- _FRAGMENTO PROPORCIONADO_
━━━━━━

Además, los indicadores de comercio que reflejan la capacidad de la producción de bienes y servicios de competir en los mercados internacionales continúan siendo muy poco alentadores. Las exportaciones de bienes están virtualmente estancadas en cerca de 10 mil millones de dólares, la participación del país en las exportaciones mundiales es actualmente equivalente a poco más de un 60% de lo que era a inicios de la década pasada, y la producción nacional enfrenta crecientes dificultades para competir con las importaciones en un contexto cada vez más abierto.
El turismo, por fortuna, ha mantenido un buen ritmo de crecimiento pero difícilmente pueda cargar con todo el peso de la inserción internacional del país, aún con modelo post-todo incluido, con una oferta más diversificada y en el que el gasto por turista y la estadía media sean mayores.
Salarios, impuestos, oligopolios
Frente a lo anterior, la tendencia natural es a preguntar sobre las causas del estancamiento o el retroceso competitivo para de allí derivar una agenda que las enfrente. Las respuestas suelen concentrarse en aquellas vinculadas a todos los elementos que acrecientan los costos de producir. Las más destacadas son los costos laborales como los salarios, las contribuciones a la seguridad social y el pasivo laboral asociado al costo de despido, los impuestos, los costos de transporte y energía, y aquellos vinculados a la burocracia pública y los permisos, en particular el asociado al tiempo que toman esos procesos. Con frecuencia también se apunta al tipo de cambio, en particular a la sobrevaluación, esto es, a un valor de la divisa por debajo de un nivel considerado deseable.
De allí que con igual reiteración se hable de contener las alzas salariales, reducir las cargas de la seguridad social y las otras obligaciones, reducir impuestos u otorgar exenciones o subsidios, romper los carteles del transporte, eliminar permisos y hasta regulaciones, y devaluar la moneda como las vías para mejorar la competitividad. Esa es una apuesta que, en general, privilegia reducir costos y finalmente precios, para así incrementar las ventas, y tiende a ignorar lo que se puede hacer para incrementar la productividad.
Un serio problema que tiene este abordaje es que alguien termina pagando los costos y la competitividad se gana perjudicando a muchos. Si se reducen las remuneraciones laborales, serían los y las trabajadoras quienes saldrían perjudicadas. Las exportaciones podrían aumentar pero a costa de quienes trabajan. Sólo beneficiaría a quienes no trabajan si el aumento de la producción y las exportaciones reduce el desempleo y esto no siempre es así porque hay capacidad ociosa que se puede utilizar.

━━━━━━

Filas de origen
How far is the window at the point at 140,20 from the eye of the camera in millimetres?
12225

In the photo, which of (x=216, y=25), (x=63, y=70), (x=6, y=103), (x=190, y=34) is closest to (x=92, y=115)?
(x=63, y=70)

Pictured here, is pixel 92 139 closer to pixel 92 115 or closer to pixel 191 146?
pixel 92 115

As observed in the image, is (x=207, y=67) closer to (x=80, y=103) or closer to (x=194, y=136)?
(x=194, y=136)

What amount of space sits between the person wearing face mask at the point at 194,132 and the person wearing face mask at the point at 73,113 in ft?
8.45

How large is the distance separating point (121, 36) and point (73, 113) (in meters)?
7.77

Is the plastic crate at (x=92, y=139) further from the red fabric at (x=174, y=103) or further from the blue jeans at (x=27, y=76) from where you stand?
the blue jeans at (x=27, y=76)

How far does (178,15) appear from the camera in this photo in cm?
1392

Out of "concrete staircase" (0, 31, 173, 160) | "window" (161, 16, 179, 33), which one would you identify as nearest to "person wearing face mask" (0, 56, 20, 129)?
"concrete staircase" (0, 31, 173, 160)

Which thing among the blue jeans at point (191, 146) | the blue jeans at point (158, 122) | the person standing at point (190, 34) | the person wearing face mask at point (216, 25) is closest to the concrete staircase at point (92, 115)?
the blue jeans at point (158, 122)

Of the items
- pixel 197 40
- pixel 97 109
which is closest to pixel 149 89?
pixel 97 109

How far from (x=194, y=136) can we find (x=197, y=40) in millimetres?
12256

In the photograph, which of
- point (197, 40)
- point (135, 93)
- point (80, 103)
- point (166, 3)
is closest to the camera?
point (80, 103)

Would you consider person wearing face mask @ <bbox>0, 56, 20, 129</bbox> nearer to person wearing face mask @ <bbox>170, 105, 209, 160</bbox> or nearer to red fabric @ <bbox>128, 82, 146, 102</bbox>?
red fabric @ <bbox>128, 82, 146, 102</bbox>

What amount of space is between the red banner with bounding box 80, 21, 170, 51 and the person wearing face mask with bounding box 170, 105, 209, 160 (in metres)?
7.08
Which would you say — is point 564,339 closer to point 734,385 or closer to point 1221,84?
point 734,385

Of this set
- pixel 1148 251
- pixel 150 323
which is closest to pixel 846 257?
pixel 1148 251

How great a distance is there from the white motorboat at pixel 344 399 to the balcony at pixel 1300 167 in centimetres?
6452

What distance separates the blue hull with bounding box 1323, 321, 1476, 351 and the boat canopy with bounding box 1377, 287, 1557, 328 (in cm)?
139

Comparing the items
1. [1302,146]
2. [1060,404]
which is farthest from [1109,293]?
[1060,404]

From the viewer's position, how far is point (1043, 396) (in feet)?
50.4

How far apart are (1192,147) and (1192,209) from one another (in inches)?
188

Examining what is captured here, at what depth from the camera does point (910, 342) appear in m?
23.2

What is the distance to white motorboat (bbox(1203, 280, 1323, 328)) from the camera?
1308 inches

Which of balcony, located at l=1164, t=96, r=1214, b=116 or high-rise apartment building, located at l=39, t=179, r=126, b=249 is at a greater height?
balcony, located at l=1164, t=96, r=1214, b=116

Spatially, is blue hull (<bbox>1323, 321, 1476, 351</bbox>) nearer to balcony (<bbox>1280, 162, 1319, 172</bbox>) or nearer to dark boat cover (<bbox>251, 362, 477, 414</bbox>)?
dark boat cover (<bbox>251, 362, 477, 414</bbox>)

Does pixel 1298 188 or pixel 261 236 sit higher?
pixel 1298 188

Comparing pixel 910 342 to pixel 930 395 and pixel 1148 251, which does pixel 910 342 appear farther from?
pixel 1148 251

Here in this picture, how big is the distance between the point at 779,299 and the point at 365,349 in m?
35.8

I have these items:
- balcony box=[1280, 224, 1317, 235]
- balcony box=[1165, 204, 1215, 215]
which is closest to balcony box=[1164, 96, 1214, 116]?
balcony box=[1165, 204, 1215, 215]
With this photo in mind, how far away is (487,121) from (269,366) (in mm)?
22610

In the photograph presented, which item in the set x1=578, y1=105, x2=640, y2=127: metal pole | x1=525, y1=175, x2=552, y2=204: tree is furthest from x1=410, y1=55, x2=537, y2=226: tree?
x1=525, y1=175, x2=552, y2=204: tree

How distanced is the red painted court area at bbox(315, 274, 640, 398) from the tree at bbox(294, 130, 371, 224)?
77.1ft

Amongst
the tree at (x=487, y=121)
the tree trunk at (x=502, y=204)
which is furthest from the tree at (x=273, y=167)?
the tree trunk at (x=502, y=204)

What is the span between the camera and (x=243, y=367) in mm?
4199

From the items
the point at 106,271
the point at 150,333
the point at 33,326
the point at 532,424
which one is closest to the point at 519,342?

━━━━━━

- _TAREAS DEL EJERCICIO_
A - Reproduce al pie de la letra el tramo del fragmento sobre competitividad que va desde "El turismo, por" hasta "media sean mayores.".
B - Según el fragmento sobre competitividad, ¿en torno a qué cifra están estancadas las exportaciones de bienes?
C - Traduce al inglés esta oración del fragmento sobre competitividad: "Las exportaciones podrían aumentar pero a costa de quienes trabajan."

- _SOLUCIONES_
A -
El turismo, por fortuna, ha mantenido un buen ritmo de crecimiento pero difícilmente pueda cargar con todo el peso de la inserción internacional del país, aún con modelo post-todo incluido, con una oferta más diversificada y en el que el gasto por turista y la estadía media sean mayores.

B - En cerca de 10 mil millones de dólares.

C - Exports could increase, but at the expense of those who work.